The invention discloses a preparation method of a benzbromarone capsule, which comprises the steps of premixing, primary dry-wet granulation, primary granule finishing, secondary dry granulation, secondary granule finishing, sieving, final mixing, capsule filling and the like. The invention adopts secondary dry granulation, so that the capsule is more compact, the drug release effect is consistent with that of a tablet, and the dissolution quantity can reach the same quality as that of a reference preparation. In addition, the invention adopts dry granulation, so that a plurality of steps of wet granulation are omitted, the process is simple, and the cost is saved.

Description

Preparation method of benzbromarone capsules
Technical Field
The invention relates to the technical field of medicines, in particular to a preparation method of a benzbromarone capsule.
Background
The benzbromarone is also called bromobenzoyl benzfuran, is a strong uric acid-removing benzofuran derivative, and has the effect of strong uric acid removal. The tribromoron not only can effectively inhibit reabsorption of renal tubules on uric acid, but also can promote excretion of uric acid, and has dual functions of reducing blood uric acid concentration.

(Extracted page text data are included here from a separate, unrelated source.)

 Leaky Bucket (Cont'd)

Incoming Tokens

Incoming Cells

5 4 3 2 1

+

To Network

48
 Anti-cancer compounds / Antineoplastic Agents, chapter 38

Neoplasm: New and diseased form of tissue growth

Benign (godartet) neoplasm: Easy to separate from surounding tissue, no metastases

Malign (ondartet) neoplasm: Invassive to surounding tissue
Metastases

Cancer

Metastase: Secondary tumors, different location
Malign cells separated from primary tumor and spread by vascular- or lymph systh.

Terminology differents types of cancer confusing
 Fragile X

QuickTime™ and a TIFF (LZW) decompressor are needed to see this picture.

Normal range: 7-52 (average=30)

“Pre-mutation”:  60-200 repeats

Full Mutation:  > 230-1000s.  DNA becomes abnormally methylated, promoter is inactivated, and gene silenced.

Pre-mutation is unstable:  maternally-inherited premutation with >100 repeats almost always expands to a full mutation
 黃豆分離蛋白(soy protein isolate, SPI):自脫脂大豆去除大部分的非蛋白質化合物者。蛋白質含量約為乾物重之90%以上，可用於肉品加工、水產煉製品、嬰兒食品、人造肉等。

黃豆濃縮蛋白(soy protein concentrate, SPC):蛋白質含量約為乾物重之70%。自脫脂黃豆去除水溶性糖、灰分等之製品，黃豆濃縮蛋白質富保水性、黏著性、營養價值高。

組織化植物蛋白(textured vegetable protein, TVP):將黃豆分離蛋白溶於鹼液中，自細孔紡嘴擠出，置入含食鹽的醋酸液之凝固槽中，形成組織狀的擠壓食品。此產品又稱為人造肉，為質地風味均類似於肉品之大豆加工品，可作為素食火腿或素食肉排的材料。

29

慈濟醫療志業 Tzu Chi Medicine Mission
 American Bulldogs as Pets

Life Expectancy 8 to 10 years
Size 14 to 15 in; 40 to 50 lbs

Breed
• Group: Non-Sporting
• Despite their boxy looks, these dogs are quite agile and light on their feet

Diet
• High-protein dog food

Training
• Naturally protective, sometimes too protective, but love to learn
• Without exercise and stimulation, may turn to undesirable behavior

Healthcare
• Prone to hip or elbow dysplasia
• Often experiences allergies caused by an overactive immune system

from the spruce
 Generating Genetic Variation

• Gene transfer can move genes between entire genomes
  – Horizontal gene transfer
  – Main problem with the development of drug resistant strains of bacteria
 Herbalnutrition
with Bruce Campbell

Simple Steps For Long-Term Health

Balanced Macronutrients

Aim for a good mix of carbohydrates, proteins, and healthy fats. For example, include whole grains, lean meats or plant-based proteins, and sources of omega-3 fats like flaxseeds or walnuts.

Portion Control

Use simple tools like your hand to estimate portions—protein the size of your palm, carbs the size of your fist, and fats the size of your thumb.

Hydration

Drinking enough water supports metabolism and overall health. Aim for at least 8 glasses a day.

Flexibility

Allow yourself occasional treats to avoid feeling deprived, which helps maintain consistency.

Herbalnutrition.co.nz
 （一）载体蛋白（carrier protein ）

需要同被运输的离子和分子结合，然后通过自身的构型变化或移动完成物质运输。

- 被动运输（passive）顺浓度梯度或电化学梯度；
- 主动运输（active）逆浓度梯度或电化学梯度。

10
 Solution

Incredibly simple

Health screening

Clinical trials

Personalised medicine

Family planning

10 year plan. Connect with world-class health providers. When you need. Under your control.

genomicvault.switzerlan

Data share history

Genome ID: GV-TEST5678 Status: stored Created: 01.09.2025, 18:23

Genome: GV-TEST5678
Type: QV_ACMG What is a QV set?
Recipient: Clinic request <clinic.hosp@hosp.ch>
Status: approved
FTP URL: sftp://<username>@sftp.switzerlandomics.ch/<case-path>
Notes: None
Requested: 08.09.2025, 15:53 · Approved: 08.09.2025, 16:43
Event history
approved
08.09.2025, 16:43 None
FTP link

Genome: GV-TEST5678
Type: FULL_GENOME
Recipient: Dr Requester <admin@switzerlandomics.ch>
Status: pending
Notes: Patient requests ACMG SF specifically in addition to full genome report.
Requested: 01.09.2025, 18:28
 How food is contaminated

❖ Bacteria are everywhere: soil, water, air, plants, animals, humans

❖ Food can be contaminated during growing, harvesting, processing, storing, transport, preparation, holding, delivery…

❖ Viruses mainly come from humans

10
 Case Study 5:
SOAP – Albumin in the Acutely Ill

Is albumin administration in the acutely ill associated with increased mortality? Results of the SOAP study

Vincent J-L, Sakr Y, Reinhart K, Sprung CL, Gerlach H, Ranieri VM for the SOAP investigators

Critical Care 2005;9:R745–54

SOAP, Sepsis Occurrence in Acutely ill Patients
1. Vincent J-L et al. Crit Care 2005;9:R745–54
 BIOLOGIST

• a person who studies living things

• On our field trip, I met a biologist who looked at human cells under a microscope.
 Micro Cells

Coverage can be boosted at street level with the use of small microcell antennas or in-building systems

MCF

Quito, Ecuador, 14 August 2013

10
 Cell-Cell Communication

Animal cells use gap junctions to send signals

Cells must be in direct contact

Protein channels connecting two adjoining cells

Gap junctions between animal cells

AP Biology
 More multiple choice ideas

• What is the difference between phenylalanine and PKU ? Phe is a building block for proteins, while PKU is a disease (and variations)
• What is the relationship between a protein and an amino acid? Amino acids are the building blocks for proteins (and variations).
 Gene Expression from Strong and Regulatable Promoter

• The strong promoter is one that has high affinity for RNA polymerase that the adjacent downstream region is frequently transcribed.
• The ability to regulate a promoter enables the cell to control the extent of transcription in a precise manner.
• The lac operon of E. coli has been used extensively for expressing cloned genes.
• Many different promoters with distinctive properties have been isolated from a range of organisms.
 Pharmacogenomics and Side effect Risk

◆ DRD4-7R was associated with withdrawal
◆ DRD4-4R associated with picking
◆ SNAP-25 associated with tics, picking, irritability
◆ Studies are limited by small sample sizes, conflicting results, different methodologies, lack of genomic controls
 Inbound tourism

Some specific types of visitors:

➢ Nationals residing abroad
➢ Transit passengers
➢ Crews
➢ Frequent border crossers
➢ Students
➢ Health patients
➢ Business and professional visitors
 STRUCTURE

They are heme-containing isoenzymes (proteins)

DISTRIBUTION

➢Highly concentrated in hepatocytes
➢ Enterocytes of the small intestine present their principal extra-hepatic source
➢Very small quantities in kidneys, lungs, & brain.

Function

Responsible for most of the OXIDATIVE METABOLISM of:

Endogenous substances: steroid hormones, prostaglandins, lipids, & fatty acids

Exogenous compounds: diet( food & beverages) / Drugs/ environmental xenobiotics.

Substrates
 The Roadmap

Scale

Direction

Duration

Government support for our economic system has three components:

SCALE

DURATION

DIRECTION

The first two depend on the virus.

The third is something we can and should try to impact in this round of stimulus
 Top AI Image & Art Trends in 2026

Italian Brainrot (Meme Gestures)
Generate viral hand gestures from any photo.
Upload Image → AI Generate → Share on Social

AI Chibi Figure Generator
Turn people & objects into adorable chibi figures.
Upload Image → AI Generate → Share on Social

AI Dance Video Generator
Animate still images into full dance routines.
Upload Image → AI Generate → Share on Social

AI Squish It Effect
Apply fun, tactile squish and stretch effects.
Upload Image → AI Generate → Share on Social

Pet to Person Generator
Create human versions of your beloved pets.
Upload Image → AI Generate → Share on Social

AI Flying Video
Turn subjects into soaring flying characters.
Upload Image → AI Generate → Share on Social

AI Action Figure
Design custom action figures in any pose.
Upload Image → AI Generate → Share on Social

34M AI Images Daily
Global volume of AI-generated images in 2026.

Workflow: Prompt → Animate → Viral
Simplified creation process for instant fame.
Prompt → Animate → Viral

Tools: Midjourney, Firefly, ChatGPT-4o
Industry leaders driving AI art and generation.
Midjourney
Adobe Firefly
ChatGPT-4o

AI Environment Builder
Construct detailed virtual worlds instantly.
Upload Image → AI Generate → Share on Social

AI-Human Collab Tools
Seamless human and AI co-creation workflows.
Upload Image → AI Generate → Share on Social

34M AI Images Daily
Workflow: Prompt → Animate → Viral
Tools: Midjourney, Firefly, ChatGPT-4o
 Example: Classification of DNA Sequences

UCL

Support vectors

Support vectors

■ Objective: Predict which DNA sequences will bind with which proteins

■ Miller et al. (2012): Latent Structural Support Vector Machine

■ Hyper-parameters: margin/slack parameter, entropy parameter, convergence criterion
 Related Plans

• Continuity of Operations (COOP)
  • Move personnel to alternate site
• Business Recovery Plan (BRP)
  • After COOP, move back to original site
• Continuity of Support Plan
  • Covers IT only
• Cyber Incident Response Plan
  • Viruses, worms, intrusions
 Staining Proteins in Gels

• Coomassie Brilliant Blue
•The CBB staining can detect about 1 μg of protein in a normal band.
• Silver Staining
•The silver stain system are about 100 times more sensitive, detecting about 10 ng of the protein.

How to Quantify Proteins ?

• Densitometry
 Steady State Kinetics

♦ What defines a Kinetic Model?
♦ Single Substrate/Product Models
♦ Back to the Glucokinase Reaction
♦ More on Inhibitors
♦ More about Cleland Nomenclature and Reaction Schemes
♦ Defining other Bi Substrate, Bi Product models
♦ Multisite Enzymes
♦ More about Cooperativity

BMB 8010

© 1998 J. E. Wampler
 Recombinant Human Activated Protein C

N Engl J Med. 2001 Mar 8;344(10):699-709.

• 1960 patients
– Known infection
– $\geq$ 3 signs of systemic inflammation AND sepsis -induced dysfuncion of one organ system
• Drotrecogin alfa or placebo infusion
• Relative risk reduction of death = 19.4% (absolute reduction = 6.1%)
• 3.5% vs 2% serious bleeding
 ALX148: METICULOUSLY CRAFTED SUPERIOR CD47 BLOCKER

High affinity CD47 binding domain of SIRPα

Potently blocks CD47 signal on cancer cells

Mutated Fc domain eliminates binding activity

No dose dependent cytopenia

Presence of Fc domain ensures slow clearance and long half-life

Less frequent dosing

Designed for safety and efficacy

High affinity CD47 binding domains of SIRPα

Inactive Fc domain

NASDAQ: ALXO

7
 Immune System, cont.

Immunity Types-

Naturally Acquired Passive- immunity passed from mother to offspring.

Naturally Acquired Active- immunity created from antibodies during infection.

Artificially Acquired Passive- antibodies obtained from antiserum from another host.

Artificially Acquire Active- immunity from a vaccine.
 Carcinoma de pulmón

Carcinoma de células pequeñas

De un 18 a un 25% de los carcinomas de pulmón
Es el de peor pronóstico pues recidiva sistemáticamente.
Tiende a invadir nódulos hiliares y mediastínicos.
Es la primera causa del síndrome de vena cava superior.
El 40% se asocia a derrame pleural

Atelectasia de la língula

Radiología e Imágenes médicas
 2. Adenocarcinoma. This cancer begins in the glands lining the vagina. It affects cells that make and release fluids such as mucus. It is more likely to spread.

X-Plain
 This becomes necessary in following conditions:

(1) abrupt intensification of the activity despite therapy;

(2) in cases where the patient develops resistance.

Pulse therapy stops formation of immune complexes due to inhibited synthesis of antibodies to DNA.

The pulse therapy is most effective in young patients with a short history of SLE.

The tribromoron is white or almost white crystal powder, is insoluble in water and slightly soluble in ethanol, and is generally prepared by a traditional method of crushing a tribromoron raw material and granulating and tabletting, and has the defects that the tribromoron raw material is crushed, the particle size is reduced, static electricity is easily generated, and therefore, a lump is easily formed due to the action of static electricity in subsequent granulation, the dissolution effect is poor, and the product quality is affected.
Disclosure of Invention
Aiming at the prior art, the invention provides a preparation method of a benzbromarone capsule, wherein the capsule is filled by a secondary dry granulation process, and the dissolution curve is consistent with that of a reference preparation.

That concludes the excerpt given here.